For imaging of GEP and bronchopulmonary NETs, the sensitivity of ^123/131I-MIBG gamma camera imaging is somewhat disappointing based on two studies with a total of 125 patients: 63 % (CI, 54–72 %) [9]. For pheochromocytomas, neuroblastomas, and paragangliomas, the same meta-analysis found sensitivities of 79 % (9 studies; n = 161; CI, 68–82 %), 84 % (5 studies; n = 204; CI, 79–89 %), and 69 % (4 studies; n = 87; CI, 58–78 %), respectively. Again, the question arises whether ^123/131I-MIBG imaging has any role when somatostatin receptor imaging and FDG-PET are available. In a recent prospective study, we therefore performed ¹¹¹In-DTPA-octreotide SPECT, ¹²³I-MIBG, and FDG-PET for head-to-head comparison in a total of 96 consecutive patients [12]. We found an overall sensitivity on a patient basis of 52 %, and ¹¹¹In-DTPA-octreotide detected more than twice the number of lesions compared to ¹²³I-MIBG. Of the 96 patients, 3 were ¹²³I-MIBG positive and ¹¹¹In-DTPA-octreotide negative. However, all of these were also FDG-PET positive. Accordingly, when somatostatin receptor scintigraphy and FDG-PET are available, we found no additional value of ¹²³I-MIBG. Therefore, we doubt that there is any future role of ¹²³I-MIBG imaging in NETs apart from companion diagnostics if ¹³¹I-MIBG treatment is planned. For this reason, we do no longer offer ¹²³I-MIBG as a routine method for net at our department.

The PET tracer and serotonin precursor ¹¹C-5-hyroxytryptophan (¹¹C-5-HTP) is transported into the neuroendocrine tumor cells via LAT, decarboxylated to serotonin, and transported into secretory vesicles by VMAT.
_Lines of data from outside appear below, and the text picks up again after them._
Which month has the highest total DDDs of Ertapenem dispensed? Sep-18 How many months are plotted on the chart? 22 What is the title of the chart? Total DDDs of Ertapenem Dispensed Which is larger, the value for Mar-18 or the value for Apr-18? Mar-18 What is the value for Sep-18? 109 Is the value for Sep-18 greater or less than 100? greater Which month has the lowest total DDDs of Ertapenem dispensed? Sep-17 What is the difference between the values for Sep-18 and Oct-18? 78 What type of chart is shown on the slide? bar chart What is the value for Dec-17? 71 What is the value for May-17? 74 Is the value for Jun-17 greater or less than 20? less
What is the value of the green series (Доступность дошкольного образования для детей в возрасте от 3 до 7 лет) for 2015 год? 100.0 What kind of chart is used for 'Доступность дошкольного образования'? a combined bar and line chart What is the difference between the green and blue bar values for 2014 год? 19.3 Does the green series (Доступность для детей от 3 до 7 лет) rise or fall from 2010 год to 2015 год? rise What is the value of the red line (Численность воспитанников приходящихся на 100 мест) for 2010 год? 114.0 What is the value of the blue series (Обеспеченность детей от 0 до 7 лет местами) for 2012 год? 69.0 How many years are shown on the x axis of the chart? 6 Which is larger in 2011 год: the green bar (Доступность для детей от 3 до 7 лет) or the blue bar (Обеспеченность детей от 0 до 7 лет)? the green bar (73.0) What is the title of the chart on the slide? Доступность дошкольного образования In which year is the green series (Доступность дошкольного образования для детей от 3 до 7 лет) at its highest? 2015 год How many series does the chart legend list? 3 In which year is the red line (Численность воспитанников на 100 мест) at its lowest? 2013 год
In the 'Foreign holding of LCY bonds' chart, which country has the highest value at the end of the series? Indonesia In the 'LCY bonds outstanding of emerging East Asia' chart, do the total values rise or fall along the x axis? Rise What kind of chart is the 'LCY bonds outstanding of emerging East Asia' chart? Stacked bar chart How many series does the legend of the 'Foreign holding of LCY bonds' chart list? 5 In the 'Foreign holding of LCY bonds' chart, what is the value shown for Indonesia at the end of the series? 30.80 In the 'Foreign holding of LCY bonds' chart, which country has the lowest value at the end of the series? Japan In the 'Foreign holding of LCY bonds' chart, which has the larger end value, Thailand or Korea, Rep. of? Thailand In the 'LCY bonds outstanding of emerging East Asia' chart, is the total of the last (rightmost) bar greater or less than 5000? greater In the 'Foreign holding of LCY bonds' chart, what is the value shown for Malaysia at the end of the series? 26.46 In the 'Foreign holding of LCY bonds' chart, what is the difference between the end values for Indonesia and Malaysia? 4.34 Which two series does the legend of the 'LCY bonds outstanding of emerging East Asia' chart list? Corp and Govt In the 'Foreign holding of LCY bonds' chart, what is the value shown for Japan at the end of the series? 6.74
The PET tracer is labeled with ¹¹C, which has a half-life of 20 min. This demands an on-site cyclotron, and that synthesis is made in close relation to the scan. Accordingly, the capacity of ¹¹C-5-HTP PET scans is limited and only available in few centers. Maybe for this reason, also data on performance is somewhat limited. A total of 54 patients were studied in three different investigations [41–43], and when data were pooled a sensitivity of 87 % (CI, 75–95 %) was found [9]. One of these studies compared the performance with ¹⁸F-DOPA and ¹¹¹In-DTPA-octreotide and found ¹⁸F-DOPA best for staging in carcinoids (n = 24), whereas ¹¹C-5-HTP was best in pancreatic islet cell tumors (n = 23) [43]. In another study with 42 consecutive NET patients in comparison with ¹¹¹In-DTPA-octreotide, ¹¹C-5-HTP found more lesions in 58 % of patients, and it was concluded that ¹¹C-5-HTP could be used as a universal imaging method for detection of NETs [42]. However, no other PET-based imaging was included in this study, and the superiority found was probably largely due to difference between SPECT and PET performance. Moreover, no studies until now have compared ¹¹C-5-HTP with PET-based somatostatin receptor scintigraphy and FDG-PET. Accordingly, at present it is unsettled whether ¹¹C-5-HTP would be the method of choice in unclear NET cases. One could speculate if combined somatostatin receptor PET and FDG-PET would not solve most of such cases in an easier way?